DNA fragments extracted from archaeological human remains can be sequenced to identify the microorganisms that caused disease.Credit: Microgen/Getty
Over the past ten years or so, investigations of degraded or ‘ancient’ DNA have skyrocketed. By extracting DNA fragments from diverse sources —from human teeth and faeces to soil samples and ice cores — researchers have uncovered the stories of all sorts of organisms and ecosystems stretching back for millennia.
Investigators have used ancient genomics to discover the previously unknown Denisovan hominin, an evolutionary cousin and contemporary of Neanderthals that left hardly any fossil record; to identify which microorganisms caused human disease thousands of years ago; and to establish the geographical origins of domesticated plants and animals, including maize (corn) and horses1. Ancient genomics has also been used to reconstruct the composition of Pleistocene ecosystems that existed up to two million years ago2; and even to identify the wearers of ice-age jewellery3.
Most DNA sequence data are now archived in dedicated, publicly accessible databases, and the ancient DNA field has been heralded by some as a poster child for best practices in genetic data sharing4,5. However, as the pace of ancient DNA research has increased — largely thanks to the latest capabilities in DNA sequencing (see ‘A sampling surge’) — so, too, have problems with data archiving.
Source: https://doi.org/10.5281/zenodo.14203618. Analysis by A. Bergström et al.
Often, only some of the data obtained in any one study are uploaded to publicly available databases. Furthermore, the associated metadata — information on the age of the sample, where it was found, how the DNA was extracted and chemically treated, and so on — are frequently inaccurate or incomplete.
Here, we set out the nature of these problems and outline steps to overcome them, so that this astonishing record of the genetic past can be digitally preserved and used again and again.
Data loss
Ancient genomic data have been obtained from more than 10,000 humans6, some 700 microbes and viruses7 and, by our estimate, more than 2,000 plant and non-human animal samples. At least 2,200 ancient host-associated and environmental microbiomes (communities of microorganisms) have been sequenced7 (see also go.nature.com/3bcaxtv).
One major problem, however, is that not all sequences end up being archived.

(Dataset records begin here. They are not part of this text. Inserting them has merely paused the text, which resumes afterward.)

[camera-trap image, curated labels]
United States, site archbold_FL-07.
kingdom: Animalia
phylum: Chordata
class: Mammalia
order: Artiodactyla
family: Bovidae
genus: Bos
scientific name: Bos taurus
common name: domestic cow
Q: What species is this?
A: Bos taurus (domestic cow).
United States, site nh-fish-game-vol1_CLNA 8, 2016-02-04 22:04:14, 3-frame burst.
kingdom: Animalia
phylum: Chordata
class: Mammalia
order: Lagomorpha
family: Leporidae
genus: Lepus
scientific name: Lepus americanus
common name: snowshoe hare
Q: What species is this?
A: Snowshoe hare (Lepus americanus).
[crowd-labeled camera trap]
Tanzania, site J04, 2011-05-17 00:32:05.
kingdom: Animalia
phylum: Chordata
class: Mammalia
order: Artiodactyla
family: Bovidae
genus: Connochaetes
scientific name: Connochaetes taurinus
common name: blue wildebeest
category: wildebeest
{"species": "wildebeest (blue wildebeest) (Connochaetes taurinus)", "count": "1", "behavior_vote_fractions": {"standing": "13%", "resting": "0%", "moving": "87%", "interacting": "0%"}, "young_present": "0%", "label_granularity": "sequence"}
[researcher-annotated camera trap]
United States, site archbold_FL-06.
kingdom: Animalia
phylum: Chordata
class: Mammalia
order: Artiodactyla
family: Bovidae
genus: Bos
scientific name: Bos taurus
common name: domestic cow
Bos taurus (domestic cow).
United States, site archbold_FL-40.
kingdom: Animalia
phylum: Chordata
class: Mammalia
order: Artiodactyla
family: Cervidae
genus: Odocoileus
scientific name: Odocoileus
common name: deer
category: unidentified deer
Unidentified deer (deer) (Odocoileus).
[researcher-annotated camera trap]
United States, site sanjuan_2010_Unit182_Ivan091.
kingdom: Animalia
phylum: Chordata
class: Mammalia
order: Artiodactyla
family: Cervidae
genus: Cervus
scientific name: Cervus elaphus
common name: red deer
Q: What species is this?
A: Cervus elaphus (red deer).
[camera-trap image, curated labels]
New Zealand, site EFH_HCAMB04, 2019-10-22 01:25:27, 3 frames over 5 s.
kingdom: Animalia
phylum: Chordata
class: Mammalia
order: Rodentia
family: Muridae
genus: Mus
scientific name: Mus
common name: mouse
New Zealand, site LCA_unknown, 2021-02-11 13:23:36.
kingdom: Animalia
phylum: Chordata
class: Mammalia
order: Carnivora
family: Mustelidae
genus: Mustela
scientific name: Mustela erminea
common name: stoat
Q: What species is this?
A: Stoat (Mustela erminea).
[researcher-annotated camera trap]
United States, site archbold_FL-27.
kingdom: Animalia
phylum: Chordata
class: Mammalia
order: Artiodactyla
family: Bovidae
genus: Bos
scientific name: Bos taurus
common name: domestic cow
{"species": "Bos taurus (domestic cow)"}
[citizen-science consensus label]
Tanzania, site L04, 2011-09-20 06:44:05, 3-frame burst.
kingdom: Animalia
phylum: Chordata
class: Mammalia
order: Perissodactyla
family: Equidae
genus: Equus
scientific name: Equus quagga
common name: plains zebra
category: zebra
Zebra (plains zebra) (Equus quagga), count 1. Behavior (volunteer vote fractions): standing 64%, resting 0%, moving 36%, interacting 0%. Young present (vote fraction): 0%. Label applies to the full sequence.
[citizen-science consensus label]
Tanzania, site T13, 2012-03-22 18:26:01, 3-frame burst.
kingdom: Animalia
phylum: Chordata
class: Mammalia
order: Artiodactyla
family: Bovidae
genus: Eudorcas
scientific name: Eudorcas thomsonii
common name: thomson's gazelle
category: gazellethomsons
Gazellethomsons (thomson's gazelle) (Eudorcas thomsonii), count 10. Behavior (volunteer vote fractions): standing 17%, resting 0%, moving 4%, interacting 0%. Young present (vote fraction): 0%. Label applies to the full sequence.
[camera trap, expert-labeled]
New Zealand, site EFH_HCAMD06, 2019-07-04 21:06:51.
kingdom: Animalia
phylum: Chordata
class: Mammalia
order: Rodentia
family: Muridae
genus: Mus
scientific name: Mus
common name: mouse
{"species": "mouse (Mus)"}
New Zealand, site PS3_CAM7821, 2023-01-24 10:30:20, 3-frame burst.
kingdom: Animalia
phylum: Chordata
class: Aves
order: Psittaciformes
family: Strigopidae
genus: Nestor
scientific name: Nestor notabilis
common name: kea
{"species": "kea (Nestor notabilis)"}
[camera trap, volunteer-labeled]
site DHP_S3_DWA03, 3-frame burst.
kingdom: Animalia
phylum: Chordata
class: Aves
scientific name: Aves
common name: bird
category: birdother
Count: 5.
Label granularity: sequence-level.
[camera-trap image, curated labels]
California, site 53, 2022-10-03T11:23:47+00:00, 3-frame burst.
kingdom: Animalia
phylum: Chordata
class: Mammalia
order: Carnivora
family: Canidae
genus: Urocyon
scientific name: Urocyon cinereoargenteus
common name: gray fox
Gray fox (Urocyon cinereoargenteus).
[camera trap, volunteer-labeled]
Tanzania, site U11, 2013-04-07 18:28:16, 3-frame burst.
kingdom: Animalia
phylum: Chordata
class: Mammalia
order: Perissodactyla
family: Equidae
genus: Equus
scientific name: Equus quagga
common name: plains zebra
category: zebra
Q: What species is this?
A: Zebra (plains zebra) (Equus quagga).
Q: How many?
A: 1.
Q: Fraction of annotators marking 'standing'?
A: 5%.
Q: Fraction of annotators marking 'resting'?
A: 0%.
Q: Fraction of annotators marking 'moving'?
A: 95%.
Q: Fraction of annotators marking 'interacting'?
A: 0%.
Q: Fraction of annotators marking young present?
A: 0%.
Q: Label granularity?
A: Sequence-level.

Earlier this year, one of us (A.B.) assessed what data and metadata had been uploaded into publicly accessible databases by the authors of 42 studies of ancient DNA. All studies involved the analysis of ancient DNA extracted from humans or non-human animals, and had been published in 2021, 2022 or 2023 in the journals Nature, Science and Cell. In about half of the papers, researchers archived only those sequences that they had managed to align to a reference genome, such as that for ancient human remains, leaving no record of the unaligned sequences (see ‘A snapshot of data-archiving troubles’). This represents a permanent loss of data for more than 3,000 ancient samples analysed in just these studies8.
Source: Ref. 8
It might seem that any sequence that does not align to the reference genome is irrelevant. But improvements in computational methods and more-complete reference genomes could enable researchers to align such sequences in the future. Also, even if some of the unaligned sequences are not from the species of interest, this does not mean that they have no scientific value. On the contrary, these sequences could be among the most interesting in the data set, especially if they originated from pathogenic microbes that infected the host.